Frequently Asked Questions
Yes and no! The whole premise of modern ML is that you almost never train from scratch. So all our models in our AutoML system are indeed pre-trained deep neural networks. Our AutoML system then tunes these models to your data and picks the best one. So "yes", all our training happens from pre-trained models, but "no" we don't expose these directly to the customers.
We also maintain a set of pre-trained functions that can be used either as-is or as starting points for your own functions.
All Machine learning suffers when so called “data drift” occurs. Basically, if the data that the model is deployed on differs in any significant way from the data that the model is trained on, the model performance suffers. Sometimes to disastrous levels. So at the very minimum, if you are planning to use an off-the-shelf model directly, test it on your own data.

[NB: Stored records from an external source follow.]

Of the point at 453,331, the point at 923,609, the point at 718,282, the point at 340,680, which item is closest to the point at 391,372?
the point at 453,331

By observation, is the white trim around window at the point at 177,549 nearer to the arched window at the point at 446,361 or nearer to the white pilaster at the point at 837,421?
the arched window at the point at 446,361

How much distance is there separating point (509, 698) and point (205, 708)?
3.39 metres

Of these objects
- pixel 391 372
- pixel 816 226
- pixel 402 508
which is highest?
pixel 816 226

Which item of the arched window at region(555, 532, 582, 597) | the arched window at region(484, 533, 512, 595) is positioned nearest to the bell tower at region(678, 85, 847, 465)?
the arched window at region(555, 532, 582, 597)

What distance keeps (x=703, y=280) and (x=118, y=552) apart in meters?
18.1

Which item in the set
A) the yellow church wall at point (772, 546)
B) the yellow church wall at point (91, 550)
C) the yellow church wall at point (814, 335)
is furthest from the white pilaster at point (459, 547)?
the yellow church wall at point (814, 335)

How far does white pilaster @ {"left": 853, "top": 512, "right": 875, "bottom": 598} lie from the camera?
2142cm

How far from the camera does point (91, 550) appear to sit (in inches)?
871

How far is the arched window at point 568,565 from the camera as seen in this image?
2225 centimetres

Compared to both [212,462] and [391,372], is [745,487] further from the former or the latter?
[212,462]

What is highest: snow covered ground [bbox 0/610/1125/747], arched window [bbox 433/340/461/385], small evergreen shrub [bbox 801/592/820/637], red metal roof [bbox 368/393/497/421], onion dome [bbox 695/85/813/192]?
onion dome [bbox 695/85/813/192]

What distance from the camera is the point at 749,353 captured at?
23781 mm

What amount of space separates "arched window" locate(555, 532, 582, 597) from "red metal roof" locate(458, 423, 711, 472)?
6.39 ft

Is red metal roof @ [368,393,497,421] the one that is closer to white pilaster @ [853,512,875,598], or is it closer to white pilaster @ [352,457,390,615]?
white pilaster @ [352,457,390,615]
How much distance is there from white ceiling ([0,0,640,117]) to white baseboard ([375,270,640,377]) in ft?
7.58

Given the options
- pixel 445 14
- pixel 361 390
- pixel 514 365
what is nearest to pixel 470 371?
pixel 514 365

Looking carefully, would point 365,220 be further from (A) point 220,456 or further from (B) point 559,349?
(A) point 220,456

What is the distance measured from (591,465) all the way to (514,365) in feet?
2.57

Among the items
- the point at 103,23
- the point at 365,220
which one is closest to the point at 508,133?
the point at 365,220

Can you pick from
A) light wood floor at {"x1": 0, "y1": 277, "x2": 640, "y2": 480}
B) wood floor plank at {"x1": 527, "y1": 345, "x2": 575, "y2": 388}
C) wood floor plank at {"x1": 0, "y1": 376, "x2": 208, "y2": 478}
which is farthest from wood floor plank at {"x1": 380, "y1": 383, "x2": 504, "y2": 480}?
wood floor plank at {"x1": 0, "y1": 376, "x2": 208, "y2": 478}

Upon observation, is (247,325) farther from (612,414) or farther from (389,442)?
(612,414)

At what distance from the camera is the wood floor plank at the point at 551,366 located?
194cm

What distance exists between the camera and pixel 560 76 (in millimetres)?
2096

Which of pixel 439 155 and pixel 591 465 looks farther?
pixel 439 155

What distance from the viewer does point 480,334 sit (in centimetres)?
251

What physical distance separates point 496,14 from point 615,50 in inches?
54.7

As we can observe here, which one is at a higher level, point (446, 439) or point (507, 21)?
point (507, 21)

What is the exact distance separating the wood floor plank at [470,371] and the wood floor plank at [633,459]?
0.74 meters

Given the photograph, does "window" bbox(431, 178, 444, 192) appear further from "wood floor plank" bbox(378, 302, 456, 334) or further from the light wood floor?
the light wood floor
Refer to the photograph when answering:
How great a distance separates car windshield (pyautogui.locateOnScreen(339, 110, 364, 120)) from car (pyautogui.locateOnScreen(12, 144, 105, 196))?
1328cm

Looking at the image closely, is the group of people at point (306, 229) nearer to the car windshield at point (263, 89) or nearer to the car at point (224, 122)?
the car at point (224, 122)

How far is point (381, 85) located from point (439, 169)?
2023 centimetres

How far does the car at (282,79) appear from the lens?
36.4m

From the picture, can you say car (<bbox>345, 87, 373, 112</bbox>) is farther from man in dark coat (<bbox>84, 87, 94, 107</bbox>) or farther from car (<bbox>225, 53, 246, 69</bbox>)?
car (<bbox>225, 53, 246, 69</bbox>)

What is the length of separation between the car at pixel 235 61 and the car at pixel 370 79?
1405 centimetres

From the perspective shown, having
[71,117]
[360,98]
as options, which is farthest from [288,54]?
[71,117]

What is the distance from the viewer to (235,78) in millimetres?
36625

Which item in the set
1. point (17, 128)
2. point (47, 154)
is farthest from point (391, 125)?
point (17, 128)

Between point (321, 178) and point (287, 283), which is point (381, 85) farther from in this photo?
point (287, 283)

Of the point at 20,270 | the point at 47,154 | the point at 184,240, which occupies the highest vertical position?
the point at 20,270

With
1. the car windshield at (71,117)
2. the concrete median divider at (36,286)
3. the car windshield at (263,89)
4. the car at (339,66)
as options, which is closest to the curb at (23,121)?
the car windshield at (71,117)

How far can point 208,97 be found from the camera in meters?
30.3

Meaning: pick 100 or so random samples (image, text, or tabular data, depending on what you are classifying) and annotate them with the desired output. Then check how well the off-the-shelf model does.
Here is the thing: once you have 100 or so annotated samples, you might as well tune the model using that same data! And this is exactly what we do at Nyckel. Our AutoML system uses so-called cross-validation that allows training and testing, iteratively, on the same data, making it very data efficient. That is why we are seeing such strong benchmark performance, in particular for small amounts of training data.
So tl;dr:
- Never use a off-the-shelf model without testing it on your own data
- In order to test it, sit down and annotate some of your own data
- Once you have annotated data, use some of it to tune the off-the-shelf model instead of using it directly!
Iterating on data is the best way to improve any machine learning system. By making the training loop as fast as possible, we allow you to do just that. This can be things like playing around with the set of labels, pre-processing inputs, selecting the right set of input columns; and much more.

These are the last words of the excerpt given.